* **Document segment**:
......
Slice of mining history hits market, for $3.5M


SUNRISE - As ghost towns go, Sunrise is positively pristine.

With the right combination of patience, money and imagination, it might turn out to be temporarily vacant rather than permanently abandoned.

Sunrise is nestled among the ponderosa pines of Eureka Canyon in Platte County, near the town of Hartville.

Mining began in the area 8,000 to 12,000 years ago. It wasn't iron or copper the early people sought, but the red ochre that stains the landscape.

Colorado Fuel and Iron Co. of Pueblo, Colo., mined on the surface and underground between 1899 and 1980, extracting 42 million tons of iron ore.

Miners from many countries labored at Sunrise. Some lie buried in graves bordered with elaborate wrought-iron fences near Hartville. Their surnames were Greek Italian, Japanese, Scandinavian and Mexican.

Jesus Rodriguez, 81, of Hartville, started working at the Sunrise Mine in 1950. Following a stint in the service, he returned in 1952.

Rodriguez was paid $1.09 per hour to start. But it beat his former life as a sharecropper. He later became an underground supervisor and was there when the mine closed in 1980.

"After grubbing on the farm and for Uncle Sam, and with a wife, it was the best job I had," he said.

Thousands of tons of ore were extracted from a 650-foot-deep pit called the "Glory Hole." Within an short walk, miners washed away grit and sweat in a shower house that still stands, complete with light fixtures and old pipes.

The Glory Hole, with its formidable stone face and ore still in evidence, is now full of water.

The grandest structure is the Italian Renaissance Revival-style YMCA building constructed in 1917. It included a combination auditorium-gymnasium-movie theater, a reading room, a sewing room and even bowling lanes. The building has managed to preserve its air of importance, along with its window glass.

Foundations of a 65-bay residential garage, which was started in 1918, snake along the east side of the town. More bays were added in 1924 and 1926.

Saloons sprang up in Hartville since liquor was prohibited in the company owned Sunrise. There also were diversions of a feminine sort.

The town's population hit 624 in 1930. In 1945, the mine was shipping via rail 2,200 tons of ore per day to the Pueblo smelters and had a work force of more than 400.

Today, only a caretaker remains.

Although dilapidated, most buildings still standing - which include several bungalow-style houses for miners and their families - and have survived in relatively good condition, owing to their brick construction.
......
* **Entries provided**:
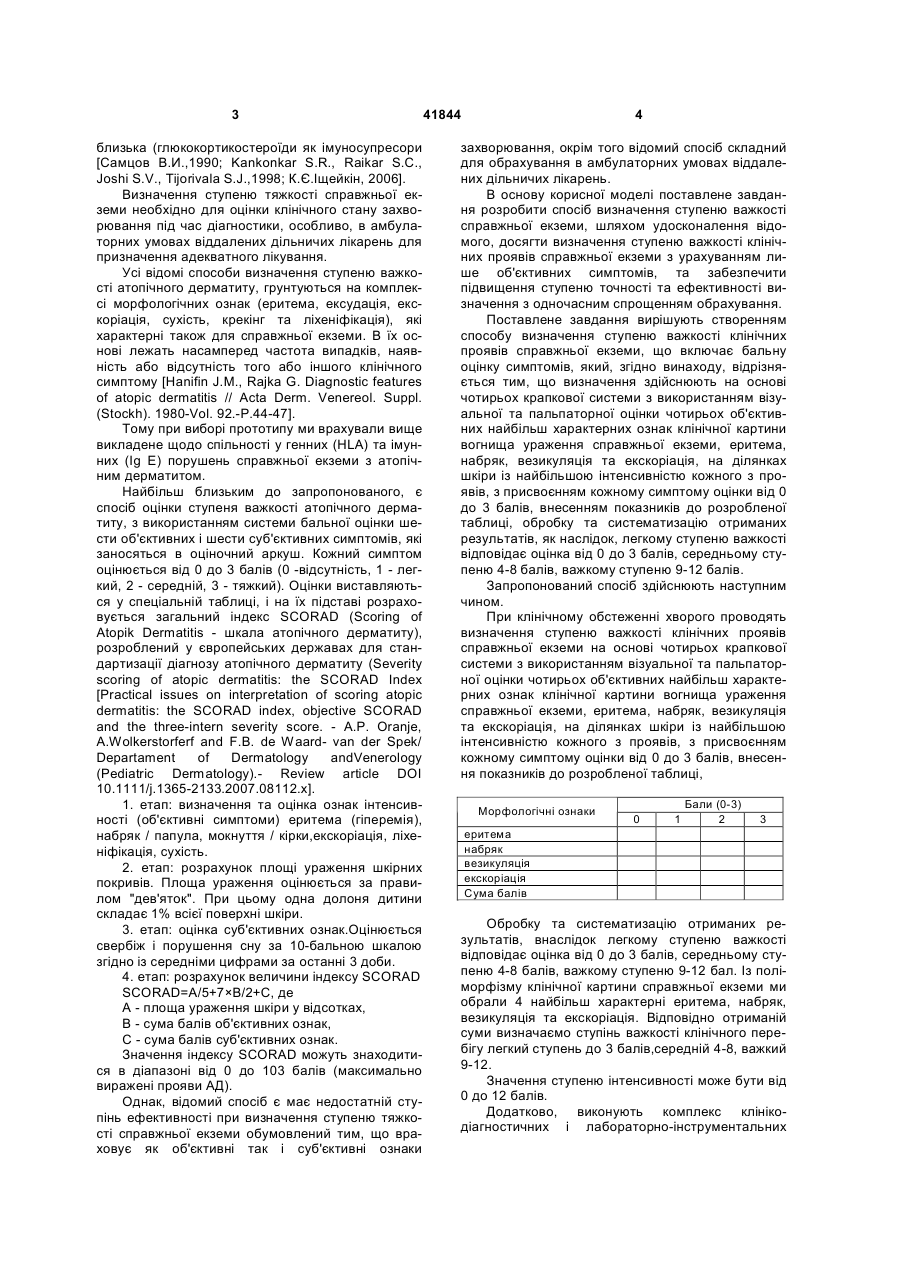 3 41844 4

близька (глюкокортикостероїди як імуносупресори [Самцов В.И.,1990; Kankonkar S.R., Raikar S.C., Joshi S.V., Tijorivala S.J.,1998; К.Є.Іщейкін, 2006].

Визначення ступеню тяжкості справжньої екземи необхідно для оцінки клінічного стану захворювання під час діагностики, особливо, в амбулаторних умовах віддалених дільничих лікарень для призначення адекватного лікування.

Усі відомі способи визначення ступеню важкості атопічного дерматиту, грунтуються на комплексі морфологічних ознак (еритема, ексудація, екскоріація, сухість, крекінг та ліхеніфікація), які характерні також для справжньої екземи. В їх основі лежать насамперед частота випадків, наявність або відсутність того або іншого клінічного симптому [Hanifin J.M., Rajka G. Diagnostic features of atopic dermatitis // Acta Derm. Venereol. Suppl. (Stockh). 1980-Vol. 92.-P.44-47].

Тому при виборі прототипу ми врахували вище викладене щодо спільності у генних (HLA) та імунних (Ig E) порушень справжньої екземи з атопічним дерматитом.

Найбільш близьким до запропонованого, є спосіб оцінки ступеня важкості атопічного дерматиту, з використанням системи бальної оцінки шести об'єктивних і шести суб'єктивних симптомів, які заносяться в оціночний аркуш. Кожний симптом оцінюється від 0 до 3 балів (0 -відсутність, 1 - легкий, 2 - середній, 3 - тяжкий). Оцінки виставляються у спеціальній таблиці, і на їх підставі розраховується загальний індекс SCORAD (Scoring of Atopik Dermatitis - шкала атопічного дерматиту), розроблений у європейських державах для стандартизації діагнозу атопічного дерматиту (Severity scoring of atopic dermatitis: the SCORAD Index [Practical issues on interpretation of scoring atopic dermatitis: the SCORAD index, objective SCORAD and the three-intern severity score. - A.P. Oranje, A.Wolkerstorferf and F.B. de Waard- van der Spek/ Department of Dermatology andVenerology (Pediatric Dermatology).- Review article DOI 10.1111/j.1365-2133.2007.08112.x].

1. етап: визначення та оцінка ознак інтенсивності (об'єктивні симптоми) еритема (гіперемія), набряк / папула, мокнуття / кірки,екскоріація, ліхеніфікація, сухість.

2. етап: розрахунок площі ураження шкірних покривів. Площа ураження оцінюється за правилом "дев'яток". При цьому одна долоня дитини складає 1% всієї поверхні шкіри.

3. етап: оцінка суб'єктивних ознак.Оцінюється свербіж і порушення сну за 10-бальною шкалою згідно із середніми цифрами за останні 3 доби.

4. етап: розрахунок величини індексу SCORAD
SCORAD=A/5+7×B/2+C, де
А - площа ураження шкіри у відсотках,
В - сума балів об'єктивних ознак,
С - сума балів суб'єктивних ознак.

Значення індексу SCORAD можуть знаходитися в діапазоні від 0 до 103 балів (максимально виражені прояви АД).

Однак, відомий спосіб є має недостатній ступінь ефективності при визначення ступеню тяжкості справжньої екземи обумовлений тим, що враховує як об'єктивні так і суб'єктивні ознаки захворювання, окрім того відомий спосіб складний для обрахування в амбулаторних умовах віддалених дільничих лікарень.

В основу корисної моделі поставлене завдання розробити спосіб визначення ступеню важкості справжньої екземи, шляхом удосконалення відомого, досягти визначення ступеню важкості клінічних проявів справжньої екземи з урахуванням лише об'єктивних симптомів, та забезпечити підвищення ступеню точності та ефективності визначення з одночасним спрощенням обрахування.

Поставлене завдання вирішують створенням способу визначення ступеню важкості клінічних проявів справжньої екземи, що включає бальну оцінку симптомів, який, згідно винаходу, відрізняється тим, що визначення здійснюють на основі чотирьох крапкової системи з використанням візуальної та пальпаторної оцінки чотирьох об'єктивних найбільш характерних ознак клінічної картини вогнища ураження справжньої екземи, еритема, набряк, везикуляція та екскоріація, на ділянках шкіри із найбільшою інтенсивністю кожного з проявів, з присвоєнням кожному симптому оцінки від 0 до 3 балів, внесенням показників до розробленої таблиці, обробку та систематизацію отриманих результатів, як наслідок, легкому ступеню важкості відповідає оцінка від 0 до 3 балів, середньому ступеню 4-8 балів, важкому ступеню 9-12 балів.

Запропонований спосіб здійснюють наступним чином.

При клінічному обстеженні хворого проводять визначення ступеню важкості клінічних проявів справжньої екземи на основі чотирьох крапкової системи з використанням візуальної та пальпаторної оцінки чотирьох об'єктивних найбільш характерних ознак клінічної картини вогнища ураження справжньої екземи, еритема, набряк, везикуляція та екскоріація, на ділянках шкіри із найбільшою інтенсивністю кожного з проявів, з присвоєнням кожному симптому оцінки від 0 до 3 балів, внесення показників до розробленої таблиці,

| Морфологічні ознаки | Бали (0-3) | | | |
|---|---|---|---|---|
| | 0 | 1 | 2 | 3 |
| еритема | | | | |
| набряк | | | | |
| везикуляція | | | | |
| екскоріація | | | | |
| Сума балів | | | | |

Обробку та систематизацію отриманих результатів, внаслідок легкому ступеню важкості відповідає оцінка від 0 до 3 балів, середньому ступеню 4-8 балів, важкому ступеню 9-12 бал. Із поліморфізму клінічної картини справжньої екземи ми обрали 4 найбільш характерні еритема, набряк, везикуляція та екскоріація. Відповідно отриманій суми визначаємо ступінь важкості клінічного перебігу легкий ступень до 3 балів,середній 4-8, важкий 9-12.

Значення ступеню інтенсивності може бути від 0 до 12 балів.

Додатково, виконують комплекс клініко-діагностичних і лабораторно-інструментальних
......
* **What is expected**: Keep writing the article about the Sunrise mining town, picking up after its last sentence. The material that comes after the article is separate from it.

* **Result of the task**:
Sunrise now seems at the dawn of a new, and if still uncertain, era. The 225-acre Sunrise Mine and Town Site Historic District and surrounding land is up for sale, 1,400 deeded acres in all.

Curtis James, owner of the James Land Co. in Saratoga, said the asking price for the whole kit and caboodle, including water and mineral rights, is $3.5 million. Despite some inquiries, there have been no offers. The property is owned by a Boulder, Colo., man, whose father bought it years ago for back taxes.

James said the site might be developed in a couple of ways. A person or private group might want to restore some of the buildings and perhaps build cabins on portions of the site.

Alternatively, he suggested it might be turned into a state park. The Sunrise Mine and Town Site Historic District is listed on the National Register of Historic Places.

Along with opportunities, former mine sites often pose challenges.

Bill Locke, manager of the state Abandoned Mine Land program, said hazards like mine shafts and dangerous high walls are still present in the Sunrise district. Subsidence is also a concern, though apparently not at the town site itself.

A berm was constructed at the Glory Hole to stop a possible wave that could result if portions of the pit walls collapse. The fear is a Sunrise tsunami of sorts could wash into the buildings nearby or even the town of Hartville a mile down the canyon.

"It's a very historic site," Locke said. "I hope something good comes of it. If they do find a good use for it, I'd hope they would mitigate those hazards before they let people anywhere close to them."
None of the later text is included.